There are several aspects of our study design that warrant discussion. Many of the outcomes are of a subjective nature and were recorded retrospectively. However, the fact that several large UK units use the same clinical audit software indicates that many practitioners consider these outcomes of interest. In practice, patients seem very comfortable with the follow up questionnaire and have no difficulty in making their choice from the descriptive scales.

Contemporaneous, hourly visual analogue scores for pain with formal modified Bromage scale motor block assessments might be the academic ideal, but are not feasible in the context of a relatively large study in a busy unit. We argue that subjective assessments of analgesia and motor block, however flawed scientifically, are how patients judge their experience and therefore should be of primary concern.

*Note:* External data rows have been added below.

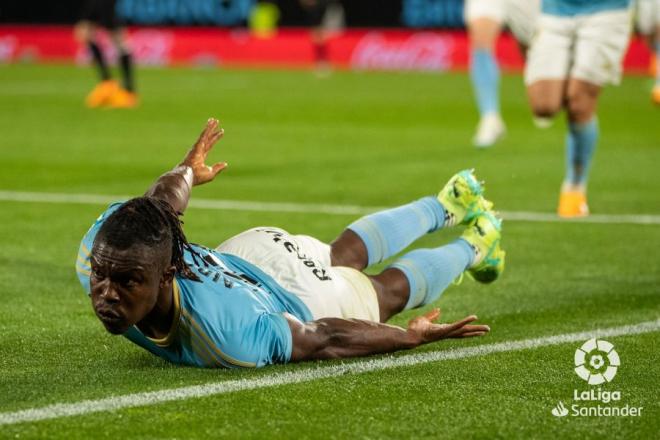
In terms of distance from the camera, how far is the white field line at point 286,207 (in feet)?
30.9

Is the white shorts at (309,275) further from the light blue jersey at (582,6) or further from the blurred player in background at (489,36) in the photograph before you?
the blurred player in background at (489,36)

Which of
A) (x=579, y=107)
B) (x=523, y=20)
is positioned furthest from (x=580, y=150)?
(x=523, y=20)

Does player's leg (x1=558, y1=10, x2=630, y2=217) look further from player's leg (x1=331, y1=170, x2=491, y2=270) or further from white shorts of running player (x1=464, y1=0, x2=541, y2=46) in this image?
player's leg (x1=331, y1=170, x2=491, y2=270)

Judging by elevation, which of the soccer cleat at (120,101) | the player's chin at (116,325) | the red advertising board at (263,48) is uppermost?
the player's chin at (116,325)

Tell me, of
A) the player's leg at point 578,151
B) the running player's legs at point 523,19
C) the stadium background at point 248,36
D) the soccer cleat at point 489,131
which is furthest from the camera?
the stadium background at point 248,36

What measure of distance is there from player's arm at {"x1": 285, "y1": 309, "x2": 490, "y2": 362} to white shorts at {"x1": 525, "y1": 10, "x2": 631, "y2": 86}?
4754mm

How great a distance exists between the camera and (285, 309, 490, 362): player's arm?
480cm

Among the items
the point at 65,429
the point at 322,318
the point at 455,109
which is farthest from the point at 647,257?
the point at 455,109

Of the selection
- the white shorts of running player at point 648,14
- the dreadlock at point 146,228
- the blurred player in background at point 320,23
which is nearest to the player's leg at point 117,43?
the white shorts of running player at point 648,14

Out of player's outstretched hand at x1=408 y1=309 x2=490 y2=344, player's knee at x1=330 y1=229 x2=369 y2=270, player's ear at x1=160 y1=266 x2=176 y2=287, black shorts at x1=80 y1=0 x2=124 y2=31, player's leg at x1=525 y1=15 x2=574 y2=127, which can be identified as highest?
player's ear at x1=160 y1=266 x2=176 y2=287

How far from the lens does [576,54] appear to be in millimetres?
9312

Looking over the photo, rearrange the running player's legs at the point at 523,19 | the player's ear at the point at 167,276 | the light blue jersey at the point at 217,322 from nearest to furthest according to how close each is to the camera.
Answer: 1. the player's ear at the point at 167,276
2. the light blue jersey at the point at 217,322
3. the running player's legs at the point at 523,19

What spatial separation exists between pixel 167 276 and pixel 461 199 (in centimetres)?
201

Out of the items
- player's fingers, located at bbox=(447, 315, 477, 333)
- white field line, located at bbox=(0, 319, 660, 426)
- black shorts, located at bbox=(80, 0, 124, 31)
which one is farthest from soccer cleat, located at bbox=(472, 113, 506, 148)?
black shorts, located at bbox=(80, 0, 124, 31)
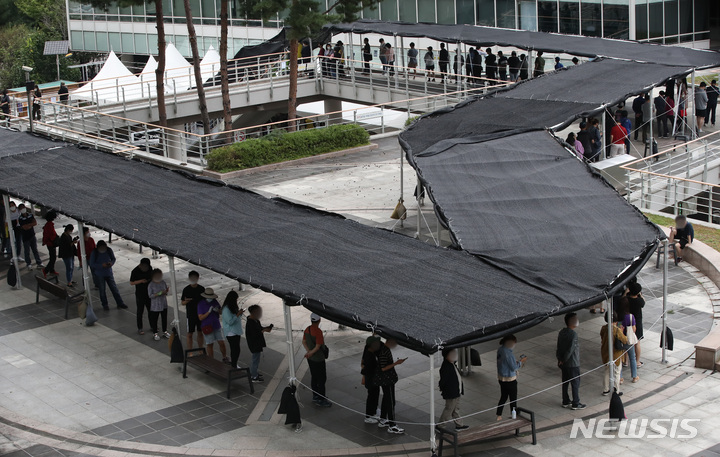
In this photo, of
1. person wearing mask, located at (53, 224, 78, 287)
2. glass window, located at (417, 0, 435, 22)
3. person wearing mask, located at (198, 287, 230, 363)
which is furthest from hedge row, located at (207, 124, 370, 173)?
glass window, located at (417, 0, 435, 22)

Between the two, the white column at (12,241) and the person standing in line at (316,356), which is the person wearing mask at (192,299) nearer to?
the person standing in line at (316,356)

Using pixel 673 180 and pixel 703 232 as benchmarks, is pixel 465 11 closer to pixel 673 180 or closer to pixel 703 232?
pixel 673 180

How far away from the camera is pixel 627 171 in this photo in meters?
25.3

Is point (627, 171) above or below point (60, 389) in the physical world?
above

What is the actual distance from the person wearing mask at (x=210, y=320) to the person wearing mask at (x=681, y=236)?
10.2 metres

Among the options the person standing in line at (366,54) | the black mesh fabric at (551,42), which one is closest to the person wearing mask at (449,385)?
the black mesh fabric at (551,42)

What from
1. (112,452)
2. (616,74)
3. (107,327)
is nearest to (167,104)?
(616,74)

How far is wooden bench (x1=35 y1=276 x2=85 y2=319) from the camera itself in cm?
2027

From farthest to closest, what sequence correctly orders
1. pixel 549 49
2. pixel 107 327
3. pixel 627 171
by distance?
pixel 549 49 < pixel 627 171 < pixel 107 327

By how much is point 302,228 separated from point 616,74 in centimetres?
1445

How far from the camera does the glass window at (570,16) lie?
46125 millimetres

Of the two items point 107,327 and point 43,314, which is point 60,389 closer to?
point 107,327

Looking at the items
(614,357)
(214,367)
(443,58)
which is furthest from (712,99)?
(214,367)

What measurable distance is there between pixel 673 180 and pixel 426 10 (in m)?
28.3
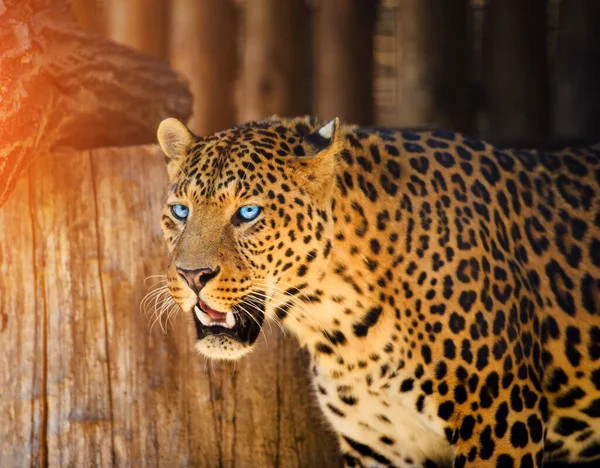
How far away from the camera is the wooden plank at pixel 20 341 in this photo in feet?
17.3

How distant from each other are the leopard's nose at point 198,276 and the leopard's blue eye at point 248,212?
11.1 inches

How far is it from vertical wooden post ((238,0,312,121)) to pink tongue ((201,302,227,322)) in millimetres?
5330

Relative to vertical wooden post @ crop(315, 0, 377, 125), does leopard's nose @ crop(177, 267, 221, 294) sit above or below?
below

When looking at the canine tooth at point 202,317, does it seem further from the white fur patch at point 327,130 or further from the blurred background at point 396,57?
the blurred background at point 396,57

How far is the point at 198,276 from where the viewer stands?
4367mm

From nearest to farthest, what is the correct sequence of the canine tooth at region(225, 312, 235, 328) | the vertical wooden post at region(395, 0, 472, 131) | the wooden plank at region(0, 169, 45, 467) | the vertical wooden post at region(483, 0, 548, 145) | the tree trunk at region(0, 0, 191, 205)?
the canine tooth at region(225, 312, 235, 328) → the tree trunk at region(0, 0, 191, 205) → the wooden plank at region(0, 169, 45, 467) → the vertical wooden post at region(395, 0, 472, 131) → the vertical wooden post at region(483, 0, 548, 145)

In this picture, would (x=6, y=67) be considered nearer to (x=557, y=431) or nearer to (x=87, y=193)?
(x=87, y=193)

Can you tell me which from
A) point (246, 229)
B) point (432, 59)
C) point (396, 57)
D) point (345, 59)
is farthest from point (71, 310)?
point (396, 57)

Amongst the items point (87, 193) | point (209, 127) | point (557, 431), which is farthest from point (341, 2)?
point (557, 431)

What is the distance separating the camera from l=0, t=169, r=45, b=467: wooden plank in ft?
17.3

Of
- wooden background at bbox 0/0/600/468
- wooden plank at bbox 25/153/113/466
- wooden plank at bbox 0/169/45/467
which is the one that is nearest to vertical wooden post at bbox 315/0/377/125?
wooden background at bbox 0/0/600/468

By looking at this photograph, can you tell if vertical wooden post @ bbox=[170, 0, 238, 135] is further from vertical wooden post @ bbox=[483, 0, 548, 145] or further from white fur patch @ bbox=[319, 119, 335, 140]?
white fur patch @ bbox=[319, 119, 335, 140]

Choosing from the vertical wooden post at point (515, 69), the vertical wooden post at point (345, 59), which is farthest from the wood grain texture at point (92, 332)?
the vertical wooden post at point (515, 69)

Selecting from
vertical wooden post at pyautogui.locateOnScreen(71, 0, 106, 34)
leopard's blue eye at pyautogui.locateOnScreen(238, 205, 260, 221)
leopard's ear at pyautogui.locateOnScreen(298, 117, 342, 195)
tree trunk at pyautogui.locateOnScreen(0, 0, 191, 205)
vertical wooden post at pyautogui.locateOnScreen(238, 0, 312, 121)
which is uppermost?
vertical wooden post at pyautogui.locateOnScreen(71, 0, 106, 34)
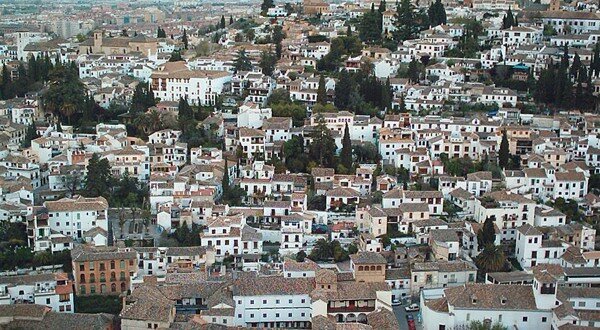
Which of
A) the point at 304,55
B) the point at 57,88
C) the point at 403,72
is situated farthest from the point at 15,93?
the point at 403,72

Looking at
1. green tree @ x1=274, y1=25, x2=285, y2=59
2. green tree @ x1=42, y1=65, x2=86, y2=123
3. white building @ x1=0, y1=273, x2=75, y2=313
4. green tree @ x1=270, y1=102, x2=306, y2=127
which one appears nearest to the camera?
white building @ x1=0, y1=273, x2=75, y2=313

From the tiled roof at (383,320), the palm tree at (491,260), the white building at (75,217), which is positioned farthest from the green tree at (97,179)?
the palm tree at (491,260)

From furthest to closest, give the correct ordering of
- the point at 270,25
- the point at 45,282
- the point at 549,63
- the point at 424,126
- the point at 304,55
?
the point at 270,25
the point at 304,55
the point at 549,63
the point at 424,126
the point at 45,282

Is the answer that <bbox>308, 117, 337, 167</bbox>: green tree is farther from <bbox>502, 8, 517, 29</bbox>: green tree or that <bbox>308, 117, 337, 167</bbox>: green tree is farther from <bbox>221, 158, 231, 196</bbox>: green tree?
<bbox>502, 8, 517, 29</bbox>: green tree

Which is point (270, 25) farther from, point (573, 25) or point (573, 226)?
point (573, 226)

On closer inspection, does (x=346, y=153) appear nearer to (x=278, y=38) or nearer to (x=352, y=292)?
(x=352, y=292)

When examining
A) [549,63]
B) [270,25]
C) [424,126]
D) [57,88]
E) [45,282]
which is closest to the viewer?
[45,282]

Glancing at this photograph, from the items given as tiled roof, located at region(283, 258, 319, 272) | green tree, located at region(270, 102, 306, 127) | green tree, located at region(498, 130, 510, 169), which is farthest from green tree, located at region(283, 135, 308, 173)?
tiled roof, located at region(283, 258, 319, 272)
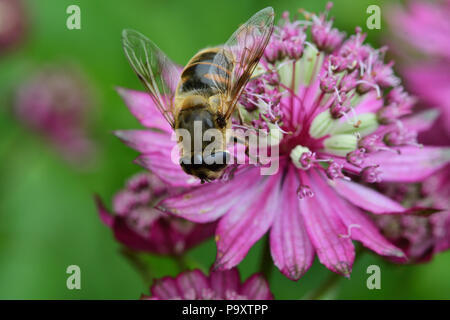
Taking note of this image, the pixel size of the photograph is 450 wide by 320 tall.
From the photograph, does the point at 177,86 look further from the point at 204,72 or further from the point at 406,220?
the point at 406,220

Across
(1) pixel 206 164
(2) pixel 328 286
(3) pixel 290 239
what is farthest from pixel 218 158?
(2) pixel 328 286

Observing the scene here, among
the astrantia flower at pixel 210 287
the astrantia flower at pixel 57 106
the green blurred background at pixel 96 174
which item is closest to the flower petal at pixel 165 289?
the astrantia flower at pixel 210 287

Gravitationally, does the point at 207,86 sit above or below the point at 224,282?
above

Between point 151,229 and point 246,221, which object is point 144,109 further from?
point 246,221

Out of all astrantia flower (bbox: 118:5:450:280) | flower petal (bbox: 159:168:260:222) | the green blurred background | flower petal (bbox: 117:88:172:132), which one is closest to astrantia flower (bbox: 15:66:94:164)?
the green blurred background

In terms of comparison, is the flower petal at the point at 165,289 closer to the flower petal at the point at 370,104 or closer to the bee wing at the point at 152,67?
the bee wing at the point at 152,67

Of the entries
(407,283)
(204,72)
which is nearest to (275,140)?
(204,72)

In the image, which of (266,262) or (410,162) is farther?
(410,162)
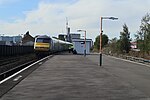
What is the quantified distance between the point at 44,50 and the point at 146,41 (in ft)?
51.7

The focus of this study was to compare the two techniques from the perspective of midwives and patients in the context of a standard technique used in a busy unit. It was never our aim to formally assess pharmacokinetic and dynamic variables such as speed of onset, block heights, and objective motor block. Similarly, we justify the recruitment of all women into this study, regardless of parity and stage of labour, because it is our clinical practice to use a single starting regimen for all women requesting epidural analgesia.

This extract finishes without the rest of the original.